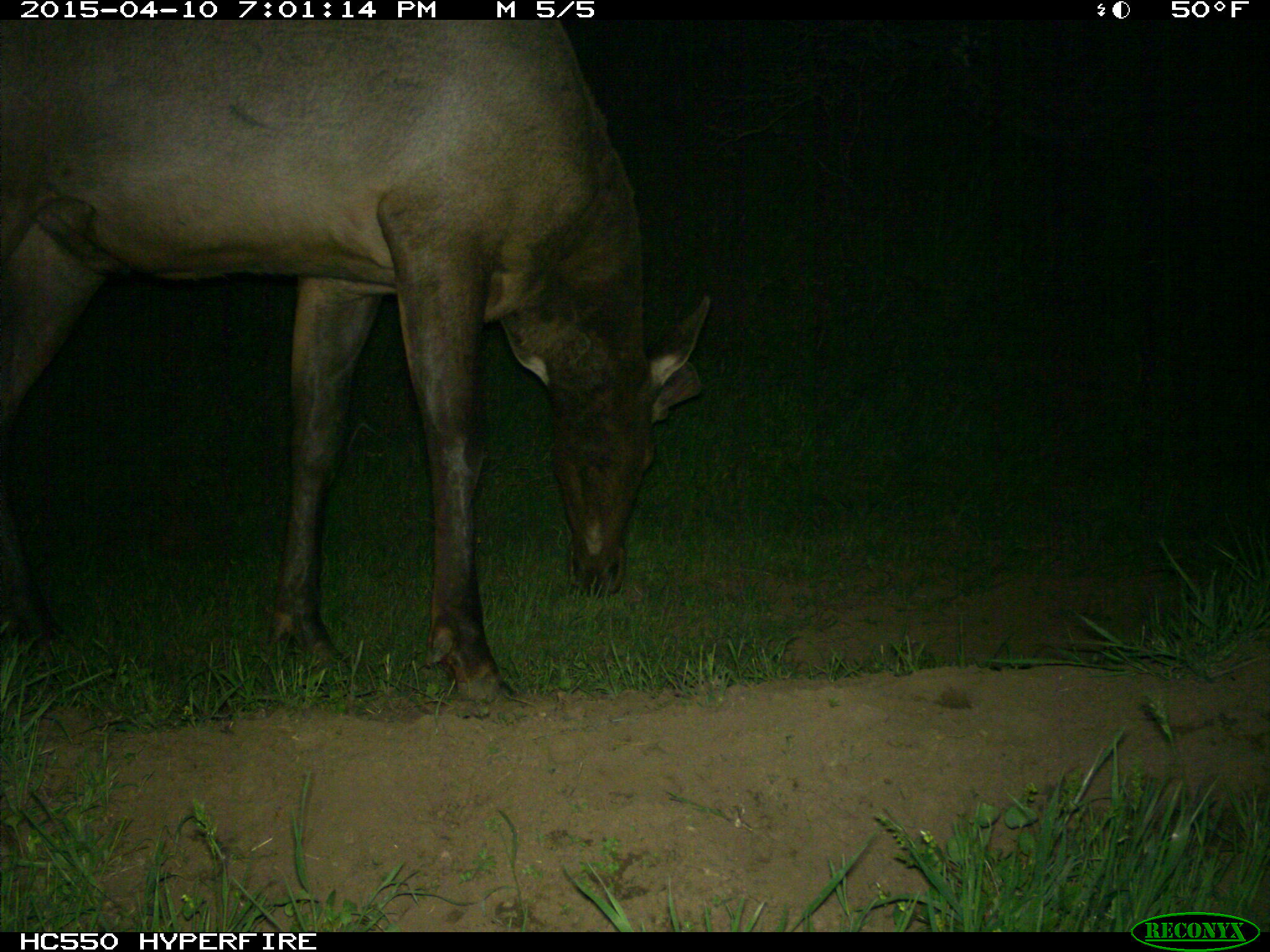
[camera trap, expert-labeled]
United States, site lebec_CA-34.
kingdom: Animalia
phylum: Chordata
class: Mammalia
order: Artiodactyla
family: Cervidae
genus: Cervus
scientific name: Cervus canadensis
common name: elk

───

→ What this task involves: Give back the entries verbatim but drop every picture.

→ Written solution:
[camera trap, expert-labeled]
United States, site lebec_CA-34.
kingdom: Animalia
phylum: Chordata
class: Mammalia
order: Artiodactyla
family: Cervidae
genus: Cervus
scientific name: Cervus canadensis
common name: elk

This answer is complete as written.